* [Document segment]
'''
Pussy Riot Pushes for Sochi Olympics Boycott

As the 2014 Winter Olympics in Sochi get underway, members of
the Russian female punk rock band Pussy Riot
urged Americans
at an Amnesty International concert in New York
this week to tune out of Putin’s Olympic spectacle. 

Pussy Riot members Nadya Tolokonnikova and Masha Alyokhina
spent 21 months in prison after being arrested for their 2012
performance at one of Moscow’s orthodox cathedrals. The pair have
been outspoken on Russia’s human rights abuses.

Reason TV’s Kennedy (now host of FBN’s The
Independents
) sat down with James Panero, Managing Editor
of New Criterion to
discuss how bands like Pussy Riot are using the punk rock ethos to
fight against authoritarian regimes and advocate for change in
their home countries.
'''
* [Records for this exercise]
'''
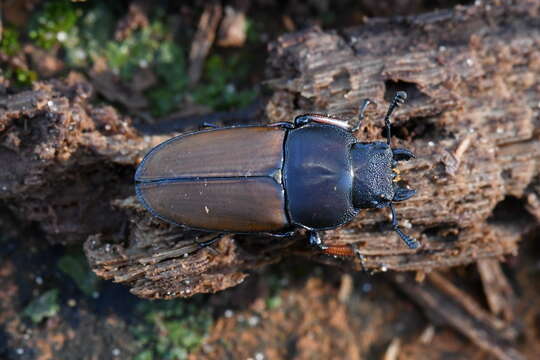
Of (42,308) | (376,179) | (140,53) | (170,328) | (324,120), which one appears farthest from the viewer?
(140,53)

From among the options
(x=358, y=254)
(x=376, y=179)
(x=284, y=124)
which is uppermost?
(x=284, y=124)

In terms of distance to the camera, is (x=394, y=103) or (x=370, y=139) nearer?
(x=394, y=103)

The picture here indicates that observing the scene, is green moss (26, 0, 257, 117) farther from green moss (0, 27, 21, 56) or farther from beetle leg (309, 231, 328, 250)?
beetle leg (309, 231, 328, 250)

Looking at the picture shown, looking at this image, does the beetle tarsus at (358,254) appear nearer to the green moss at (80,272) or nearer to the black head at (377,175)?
the black head at (377,175)

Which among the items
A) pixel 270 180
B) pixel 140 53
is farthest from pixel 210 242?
pixel 140 53

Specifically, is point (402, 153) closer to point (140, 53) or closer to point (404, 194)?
point (404, 194)

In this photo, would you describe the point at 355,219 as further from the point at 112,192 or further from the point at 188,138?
the point at 112,192
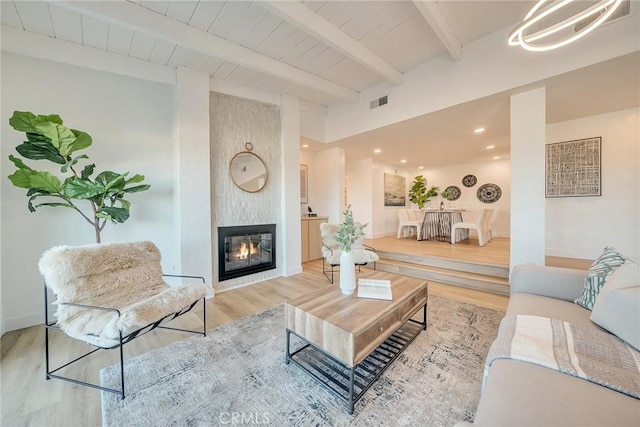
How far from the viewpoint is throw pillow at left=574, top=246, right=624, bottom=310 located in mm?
1480

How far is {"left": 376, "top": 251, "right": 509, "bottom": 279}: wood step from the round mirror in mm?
2728

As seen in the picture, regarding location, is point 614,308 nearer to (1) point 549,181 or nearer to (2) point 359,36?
(2) point 359,36

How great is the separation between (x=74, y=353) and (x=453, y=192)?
8.77 m

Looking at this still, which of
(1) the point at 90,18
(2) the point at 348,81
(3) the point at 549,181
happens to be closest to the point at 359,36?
(2) the point at 348,81

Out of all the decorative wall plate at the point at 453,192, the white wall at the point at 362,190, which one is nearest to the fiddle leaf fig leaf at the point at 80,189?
the white wall at the point at 362,190

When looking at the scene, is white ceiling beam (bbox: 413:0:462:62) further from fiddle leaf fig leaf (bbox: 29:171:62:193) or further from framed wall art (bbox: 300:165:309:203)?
fiddle leaf fig leaf (bbox: 29:171:62:193)

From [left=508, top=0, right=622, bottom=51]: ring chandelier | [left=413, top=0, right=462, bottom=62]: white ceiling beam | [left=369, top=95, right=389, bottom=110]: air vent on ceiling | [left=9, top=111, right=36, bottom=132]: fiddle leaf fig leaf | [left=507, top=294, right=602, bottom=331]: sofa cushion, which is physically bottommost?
[left=507, top=294, right=602, bottom=331]: sofa cushion

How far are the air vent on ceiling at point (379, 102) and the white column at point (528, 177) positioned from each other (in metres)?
1.65

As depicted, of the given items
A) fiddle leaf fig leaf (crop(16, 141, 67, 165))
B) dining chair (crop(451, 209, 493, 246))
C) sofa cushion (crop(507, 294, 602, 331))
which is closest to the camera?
sofa cushion (crop(507, 294, 602, 331))

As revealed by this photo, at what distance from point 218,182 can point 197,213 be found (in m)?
0.54

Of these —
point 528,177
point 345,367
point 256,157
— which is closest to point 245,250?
point 256,157

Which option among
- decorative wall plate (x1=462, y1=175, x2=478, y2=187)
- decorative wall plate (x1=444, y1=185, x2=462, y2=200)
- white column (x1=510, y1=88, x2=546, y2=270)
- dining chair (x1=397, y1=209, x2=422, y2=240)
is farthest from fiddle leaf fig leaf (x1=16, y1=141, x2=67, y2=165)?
decorative wall plate (x1=462, y1=175, x2=478, y2=187)

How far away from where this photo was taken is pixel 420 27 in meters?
2.62

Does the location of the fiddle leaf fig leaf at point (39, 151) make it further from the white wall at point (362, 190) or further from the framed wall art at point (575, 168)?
the framed wall art at point (575, 168)
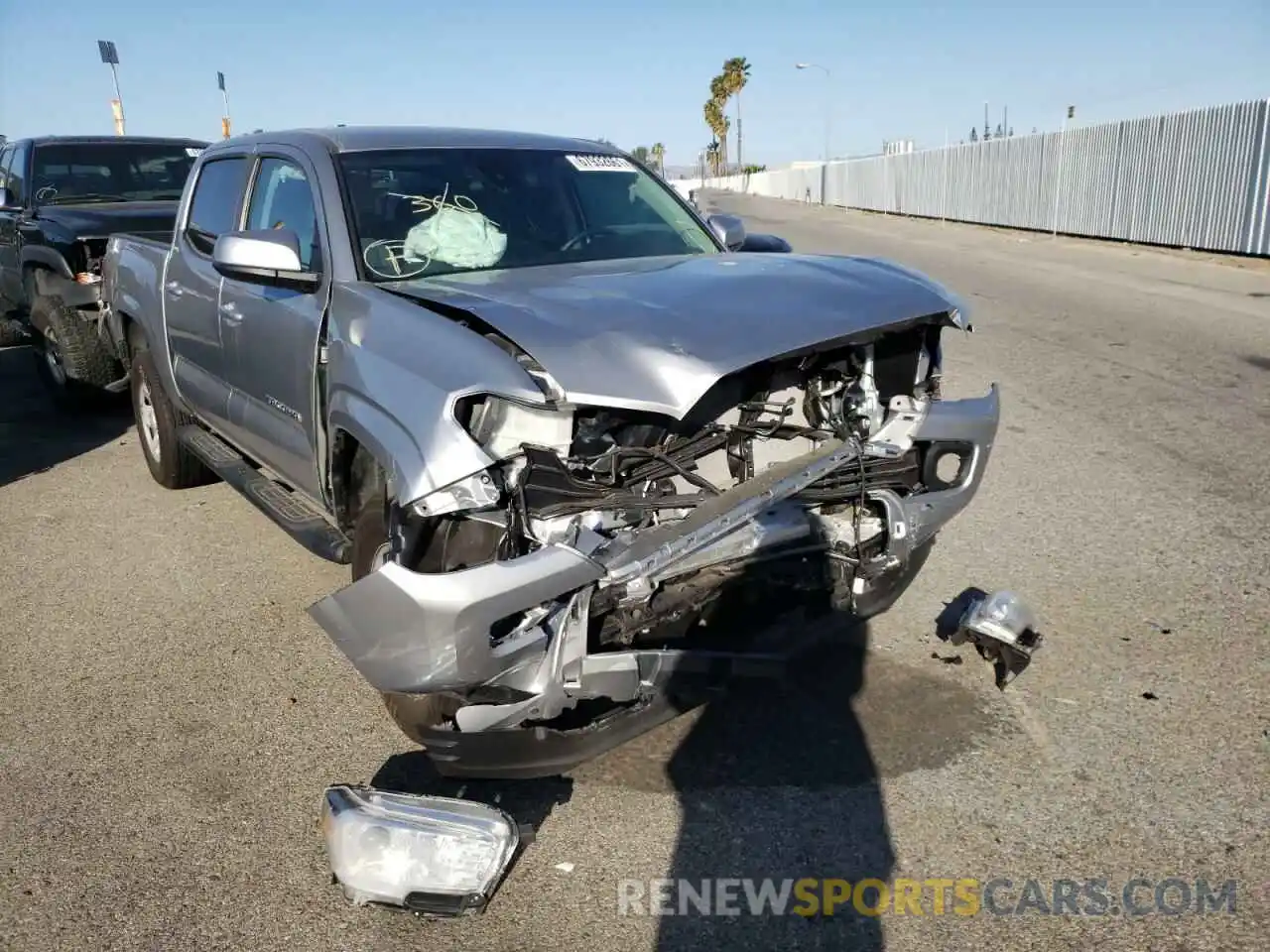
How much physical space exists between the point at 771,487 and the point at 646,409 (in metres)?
0.53

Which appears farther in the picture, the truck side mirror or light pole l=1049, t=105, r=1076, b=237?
light pole l=1049, t=105, r=1076, b=237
'''
* [Exercise instructions]
1 - Count how many lines of the records contain the string "framed", and give only that number.
2 - Pick up the article about Pussy Riot's Sochi boycott call after its final sentence and continue it.
The records have no connection to the Pussy Riot article; the two come from separate sources.

* [Task-by-task results]
1 - 3

2 -
Produced by Anthony L. Fisher. Original release date was October
10, 2012 and original writeup below the fold. 

“In the case, recently, of Ai WeiWei and Pussy Riot…what
differentiates this new form of political art? I realized that they
have a punk aesthetic,” says James Panero, Managing Editor of New
Criterion, to Reason TV’s Kennedy.

The protest art created by the Chinese artist and the all-female
Russian perforamnce art collective bear the idioms of punk as well
as it’s defiant anti-authoritarian streak, according to Panero. He
believes their art is “having a real effect” as the “conscience of
reform” against the authoritarian governments under which they
live.

About 4.33 minutes.

Produced by Anthony L. Fisher. Camera by Jim Epstein and
Fisher.

View this article.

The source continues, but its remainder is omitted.